The board had earlier made a $500 million pledge to the fund, which has been in the market for more than two years and has struggled to meet its original $8 billion target. It is unclear if the 1 percent starting management fee applies to the combined $750 million commitment, or just the latest $250 million tranche. We were also unable to learn if the board, which has about $89 billion under management, made concessions on other terms to secure the low management fee.
In its latest 10K, filed on February 22, KKR says that “gross management fees for our private equity funds generally range from 1 percent to 2 percent of committed capital during the fund’s investment period,” and a lower percentage of invested capital after that. KKR is also entitled to a 20 percent share of net profits realized by investors in the fund, after clearing a performance hurdle of a 7 percent compounded annual rate of return.
A 1 percent management fee is just half the 2 percent sticker price that most North American buyout funds charge during their investment periods, according to research by Thomson Reuters.
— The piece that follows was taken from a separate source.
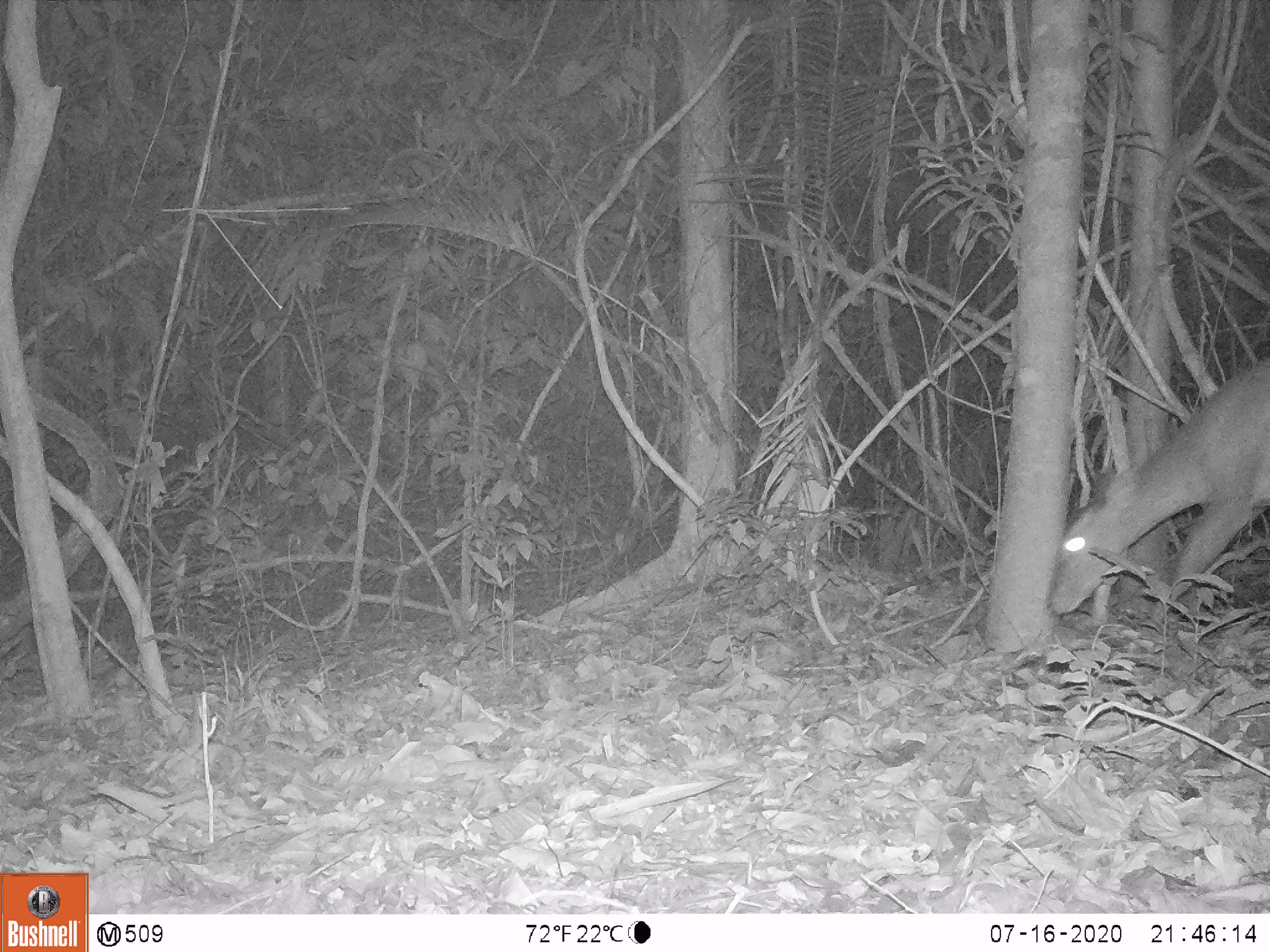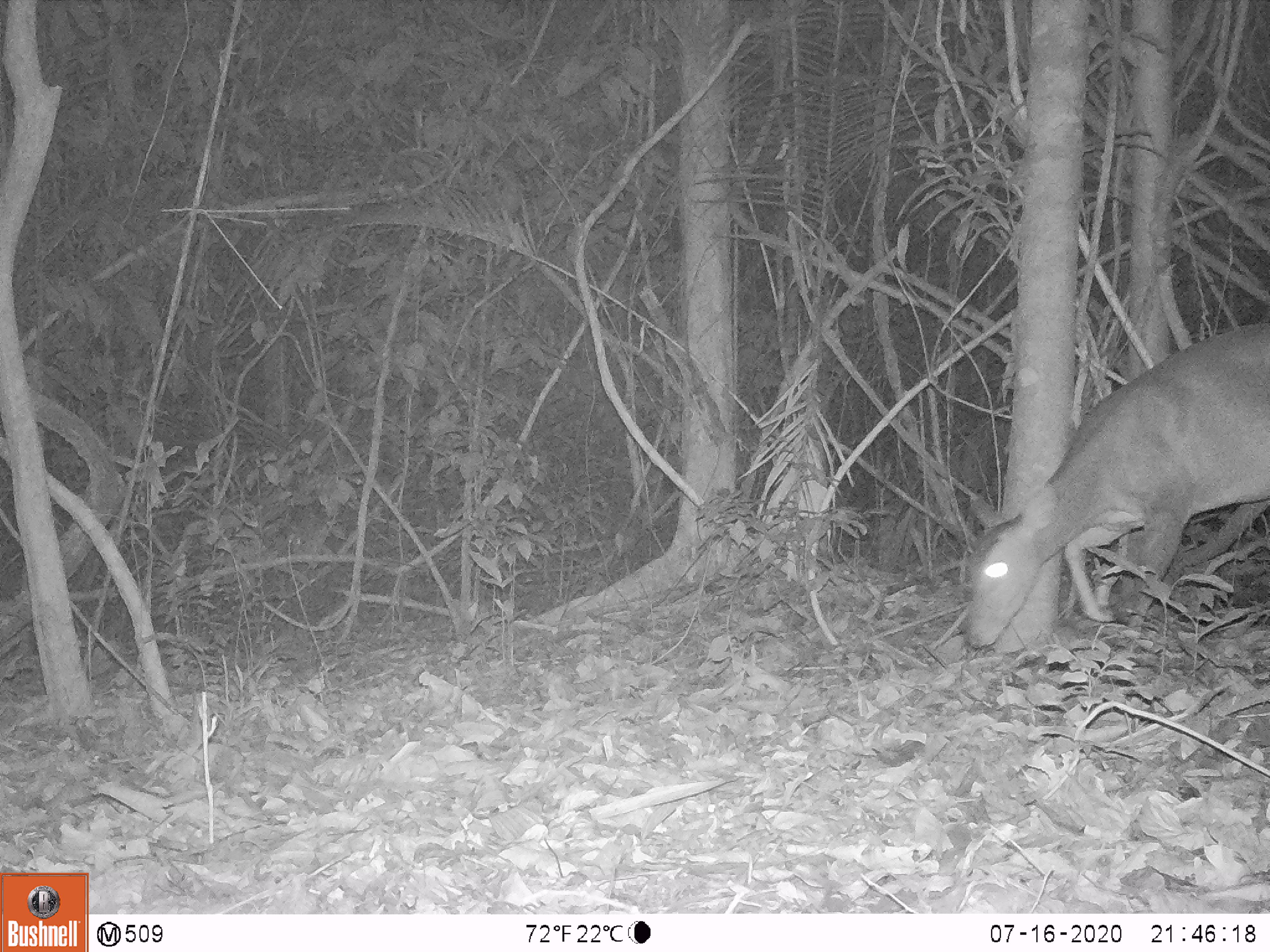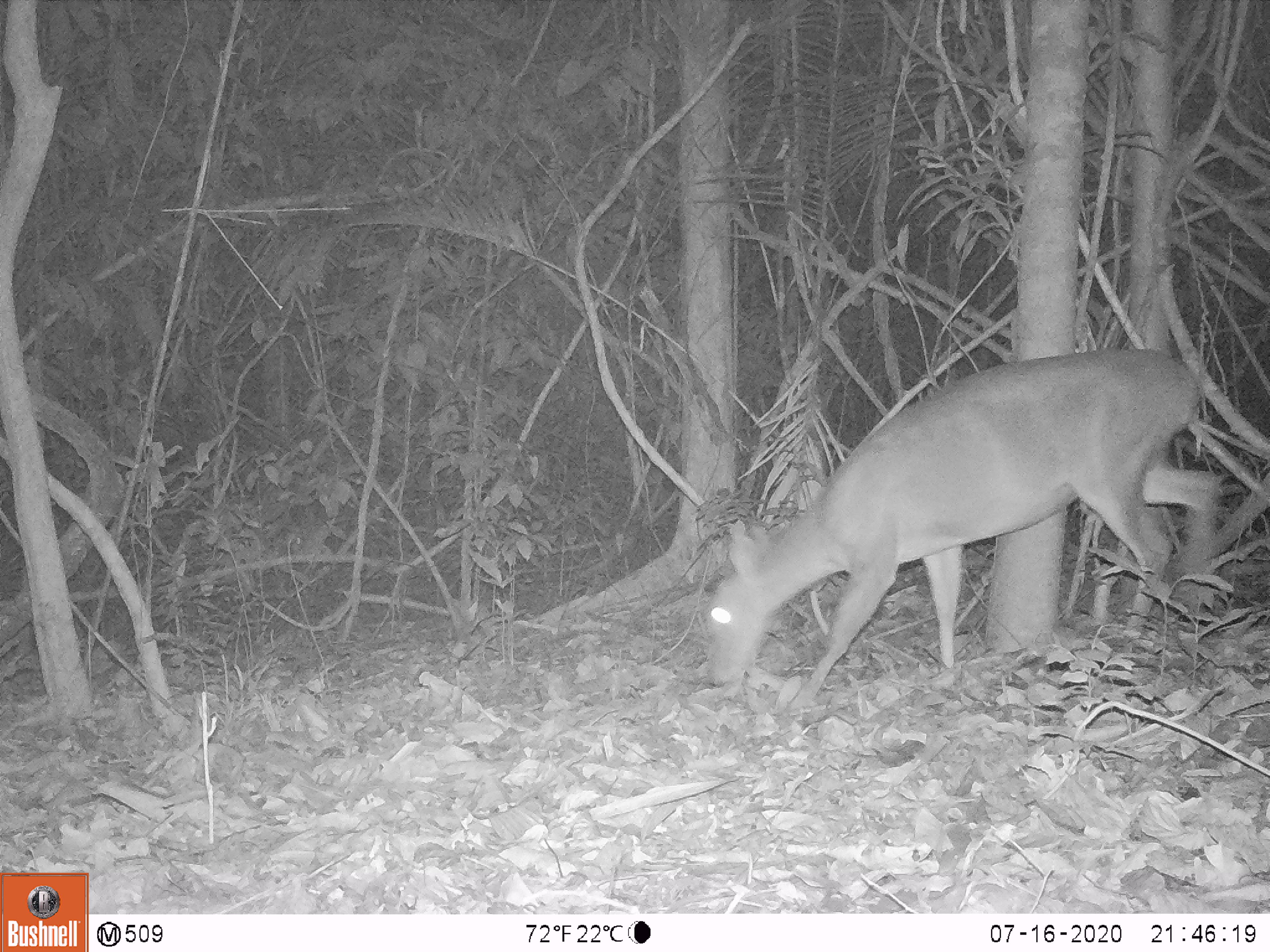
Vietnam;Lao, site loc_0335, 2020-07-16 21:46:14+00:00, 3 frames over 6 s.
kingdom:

However, our source said that starting management fees as low as 1 percent are not at all unheard of behind the scenes at mega-firms when they try to raise very large commitments.
One of the risk factors that KKR lists in its latest 10K relates to the possibility of its commanding lower fees in the future: “Our investors in future funds, including separately managed accounts, may negotiate to pay us lower management fees … which could adversely affect our revenues.”
Indeed, it wouldn’t be surprising if other investors in KKR’s Fund XI were also offered a 1 percent starting management fee. Big investors in private equity funds can negotiate most favored nation clauses that give them the right to secure the same terms as other investors making comparable-sized commitments.
Another factor influencing the management fee stream, of course, is fund size. Should Fund XI reach its original $8 billion target, it would be less than half the size of the previous fund in the series, the 2006 vintage Fund X, which raised $17.6 billion.
Some of the money from Fund X was invested in the $48 billion club deal (along with TPG Capital and Goldman Sachs Capital Partners (GS.N)) to buy TXU, now called Energy Future Holdings, the largest buyout in history. The energy firm’s struggles have affected the returns of Fund X and have contributed to a general lessening of enthusiasm for so-called mega funds following the financial crisis that began in 2008.
Yet Fund X has not lost money overall, despite Energy Future Holdings’ problems. According to September 2012 data from the Washington State Investment Board, Fund X has so far produced a net IRR of 7.1 percent and an overall 1.3x total value multiple.
Early investors typically do not like drawn-out fundraising periods, although firms typically begin drawing down capital prior to a final close. Gary Bruebaker, the chief investment officer at the Washington State Investment Board, declined to comment for this story, saying: “We do not discuss specific terms publicly.”
Separately, KKR’s co-founder Henry Kravis told an audience this week at the SuperReturn private equity conference in Berlin that he was bullish on investing in Spain, saying the troubled country had taken a lot of necessary steps toward the austerity that was needed to help the country’s economy get back on track. He also expressed enthusiasm for companies deploying new technologies to tap oil and natural gas reserves in North America and other parts of the world.